Organic Consumers Association
Campaigning for health, justice, sustainability, peace, and democracy
The Emperor Has No Clothes, and Neither Do Monsanto’s ‘Scientists’
The Monsanto public relations machine has done a stellar job in recent years of reducing the GMO debate to one that pits “pro-science advocates” against “anti-science climate-denier types”—with Monsanto portrayed as being squarely planted in the pro-science camp.
But that well-oiled machine may be starting to sputter.
Turns out that Monsanto executive solicited pro-GMO articles from university researchers, and passed the “research” off as independent science which the biotech giant then used to prop up its image and further its agenda.
We know this, thanks to thousands of pages of emails obtained by US Right to Know, under the Freedom of Information Act (FOIA). And because a host of news outlets—including the New York Times, the Boston Globe, Bloomberg, the StarPhoenix and others—are now running with the story.
For anyone who has paid attention, this latest scandal should come as no surprise. As Steven Druker writes, in “Altered Genes, Twisted Truth,” “for more than 30 years, hundreds (if not thousands) of biotech advocates within scientific institutions, government bureaus, and corporate offices throughout the world have systematically compromised science and contorted the facts to foster the growth of genetic engineering, and get the foods it produces, onto our dinner plates.”

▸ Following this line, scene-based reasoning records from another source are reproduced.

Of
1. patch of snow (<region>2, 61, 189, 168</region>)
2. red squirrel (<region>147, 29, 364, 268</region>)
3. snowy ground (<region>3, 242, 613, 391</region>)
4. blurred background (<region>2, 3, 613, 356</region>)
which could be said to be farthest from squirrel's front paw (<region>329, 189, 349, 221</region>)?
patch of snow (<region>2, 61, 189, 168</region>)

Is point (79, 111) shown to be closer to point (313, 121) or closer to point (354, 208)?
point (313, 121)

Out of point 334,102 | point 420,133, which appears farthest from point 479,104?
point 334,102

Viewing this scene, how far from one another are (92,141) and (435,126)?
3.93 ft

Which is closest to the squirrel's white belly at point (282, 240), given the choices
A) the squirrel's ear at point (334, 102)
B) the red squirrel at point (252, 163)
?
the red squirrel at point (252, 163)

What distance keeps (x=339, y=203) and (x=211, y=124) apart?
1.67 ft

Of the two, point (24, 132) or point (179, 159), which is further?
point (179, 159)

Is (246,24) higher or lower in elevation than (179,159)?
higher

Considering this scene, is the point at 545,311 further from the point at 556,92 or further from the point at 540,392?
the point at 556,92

Will Druker’s book (published this year), and this new wave of bad press be enough to finally expose Monsanto’s “science” for what it is—nothing more than an expensive, sustained and highly orchestrated public relations campaign?
The story behind the story
U.S. Right to Know (USRTK), a nonprofit funded almost entirely by the Organic Consumers Association, launched an investigation into “the collusion between Big Food, its front groups, and university faculty and staff to deliver industry PR to the public.”
As part of its ongoing investigation, the group filed FOIA requests to obtain the emails and documents from 43 public university faculty and staff. The requested documents included records from scientists, economists, law professors, extension specialists and communicators—all of whom, as the group points out, were conducting work in public institutions, all funded by taxpayers.